In cocoa-producing countries, verticalization of the chocolate manufacturing process is also to be expected. Cocoa producers have already realized that they can further enhance their profits by making their own chocolate. It is not easy, it is double the work, but this is how the “tree to bar” brands are created, using the same concept as in bean to bar. Tree to bar brands, such as Amma, Baianí, Mendoá, Mestiço and Var, have already been awarded in international competitions.
Development also appears in the distribution process. Gradually, we have seen entrepreneurship initiatives in Brazil spreading the bean to bar concept to commerce. In the beginning, bean to bar and tree to bar chocolates were sold just at health food markets and small food stores. Then stores specialized in this type of chocolate started appearing. These are stores that do not commercialize industrialized chocolates and are committed to promoting the bean to bar movement.

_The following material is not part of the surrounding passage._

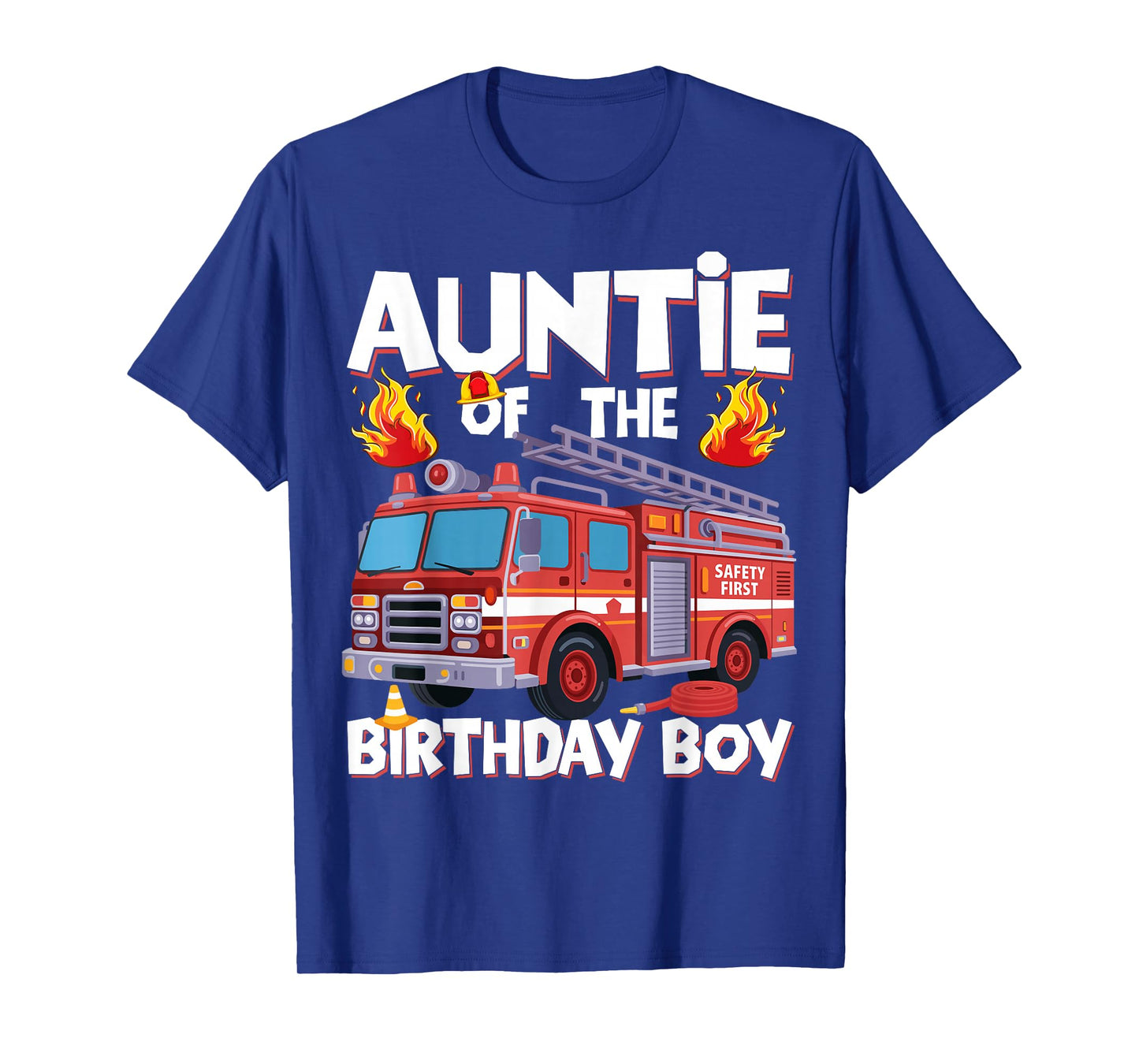 Auntie of The Birthday Boy Fire Truck Firefighter Aunt Bday T-Shirt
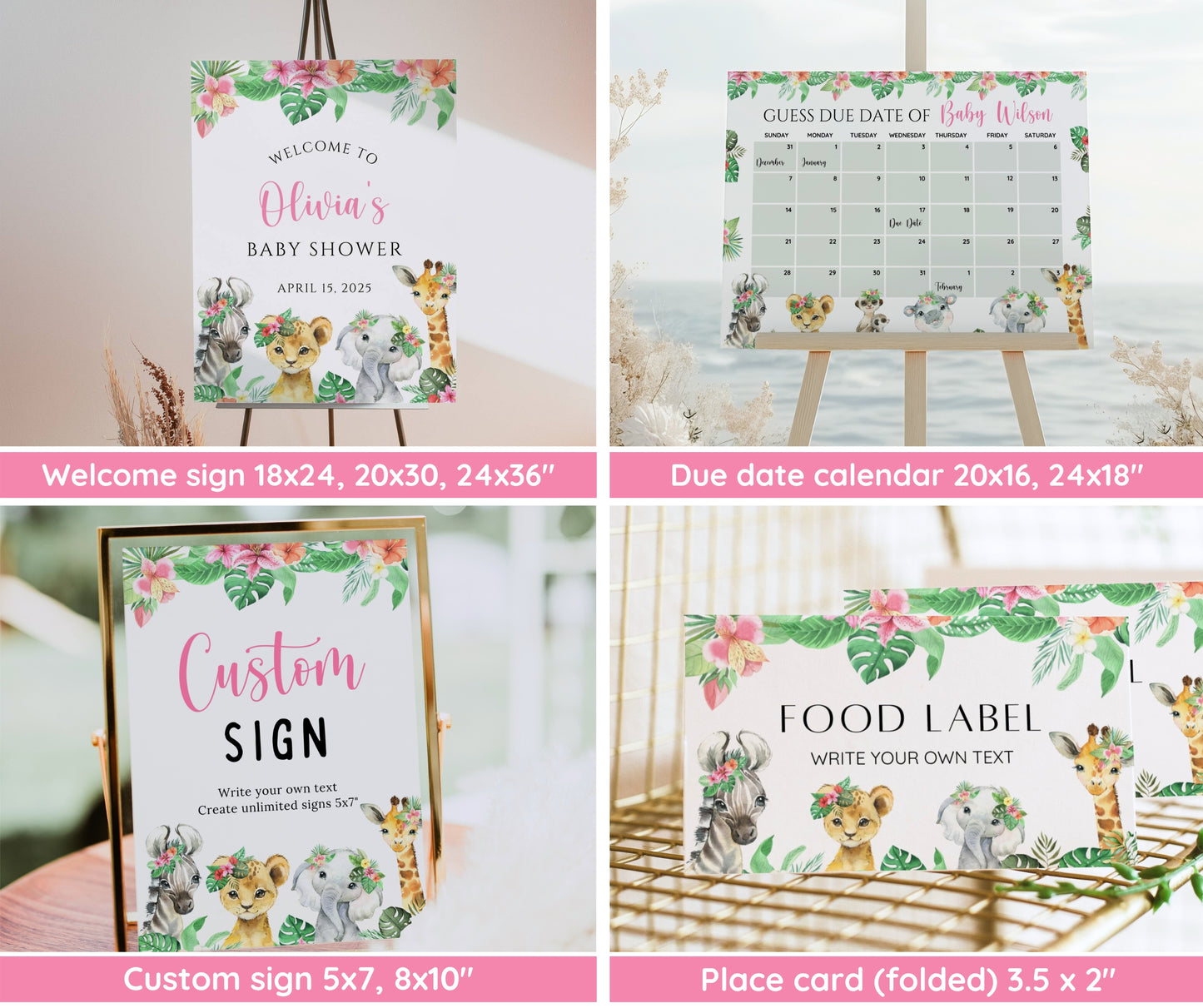 Safari Baby Shower Girl Bundle, Pink Jungle Animals Baby Sprinkle Invitation & Games, Editable Canva Templates, Instant Download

In a more ambitious business model, from the point of view of impact, Dengo has emerged as a brand that produces bean to bar chocolates and distributes them in its own stores. So far, they have grown quickly – opening 18 exclusive stores in three years throughout Brazil. The stores are located in some of the most upscale malls in big cities of four states (São Paulo, Rio de Janeiro, Distrito Federal and Paraná). They are cozy and well-decorated, and employees are trained to educate consumers about this new type of product. Dengo chocolates are made with cocoa beans from small producers from Bahia and are enhanced with tropical fruits and Brazilian nuts, in the format of regular bars and giant bars sold by weight (considering less use of packaging), and also bonbons and “pepitas” – which are chocolate covered cocoa beans, an inovation that delights consumers. In addition to the increased visibility of this new type of chocolate to the market, Dengo promotes important environmental and social impacts. The prices paid to cocoa producers are up to 150% higher than those of bulk cocoa and are based on the quality of the beans, determined by physical-chemical and sensory analysis carried out by their partner CIC (Cocoa Innovation Center).
Such incentives are taking Brazilian cocoa to the next level of excellence, which consequently leads to the creation of wonderful chocolates, with a diversity of sensory notes, without the need for flavorings. It's a whole new world of flavor experiences that opens up for us, chocolate lovers, with great potential for creating lasting social change. It is an immense pleasure to see this revolution happen.